All in all, then, an absolutely brilliant comic book adaptation and a reading experience which was, almost, as moving as the original novel. Okay, so the other bounty hunter from the completely unknown police department, Phil Resch, was envisaged much harder nosed than I recall him from the book but that’s fine... the points he makes and the ideas that he or Deckard or both may actually be androids (something which is definitively disproven in the novel and this comic because, after all it’s about empathising with them, not becoming them) are all here and the androids, unlike the film, never ultimately come off as superior in their ability to empathise with other beings (or rather, their inability). Arguably, this is one of the elements that makes the film great, the fact that the replicants seem to be morally superior to the majority of the humans that populate the movie but Dick’s original intent... the 'absence of appropriate affect' which he was inspired to write about as this novel after reading an excerpt of a journal of a Nazi prison officer complaining that the noisy screams of the people in his concentration camp were keeping him up nights... is equally as powerful and it’s been faithfully adhered to here.

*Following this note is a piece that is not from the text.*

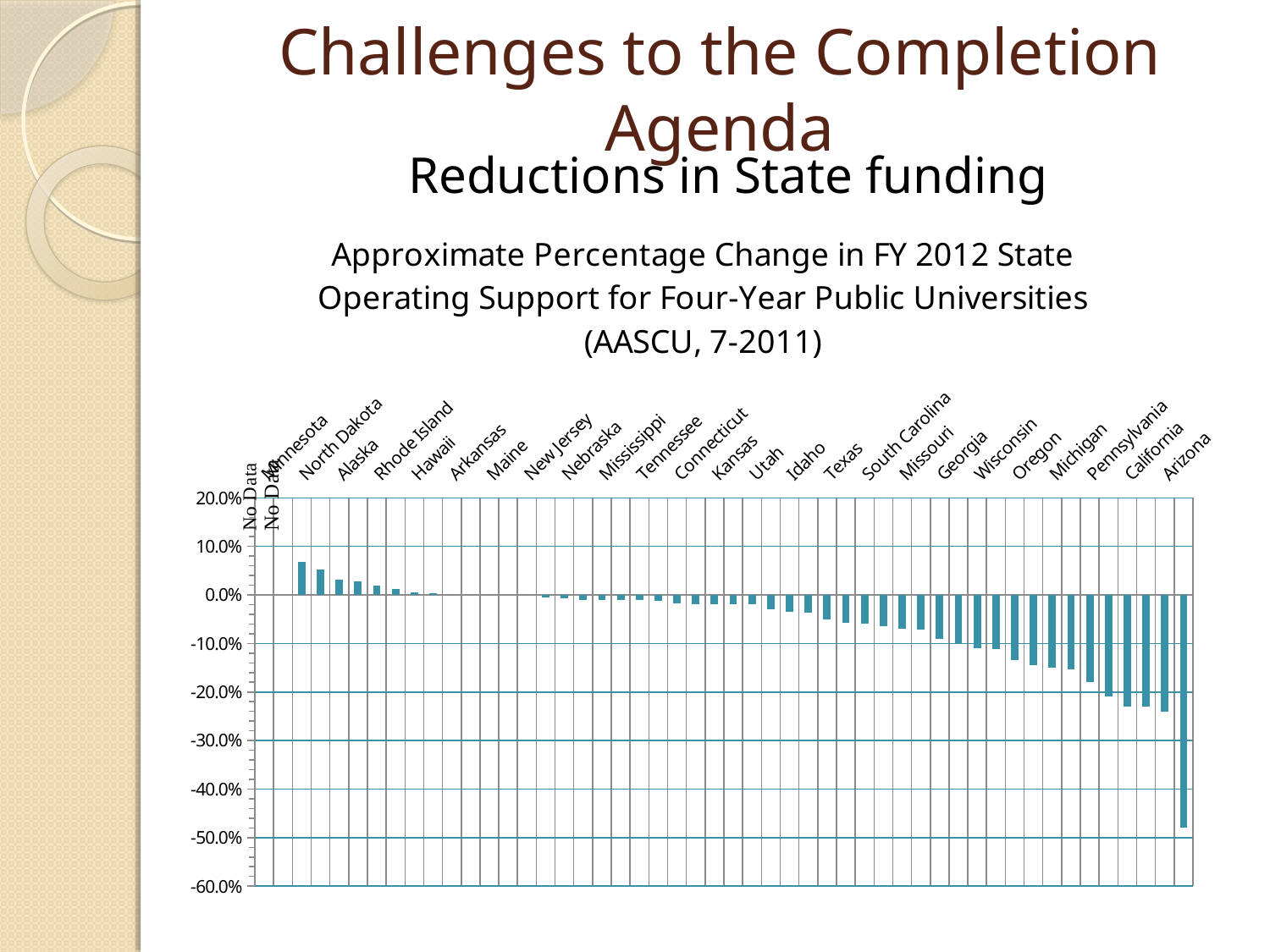
What kind of chart is shown on the slide? bar chart What is the lowest value shown on the vertical axis? -60.0% Do the values generally rise or fall moving from left to right along the x axis? fall Is the value for Texas greater or less than -10.0%? greater Is the value for California greater or less than -20.0%? less Which has the larger value, Arizona or California? California Is the value for Arizona greater or less than -40.0%? greater What is the title of the chart? Approximate Percentage Change in FY 2012 State Operating Support for Four-Year Public Universities (AASCU, 7-2011)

If you like the original novel, you won’t be disappointed with the comic book version of Do Androids Dream Of Electric Sheep? If you’ve never read it and are only familiar with the movie version, I think you’ll find this is a fascinating read which will probably make you want to explore the concept further in the book. Either way, this is an excellent attempt at depicting the world of a novel with some pretty hard to adapt sections. Give it a go if you have some time.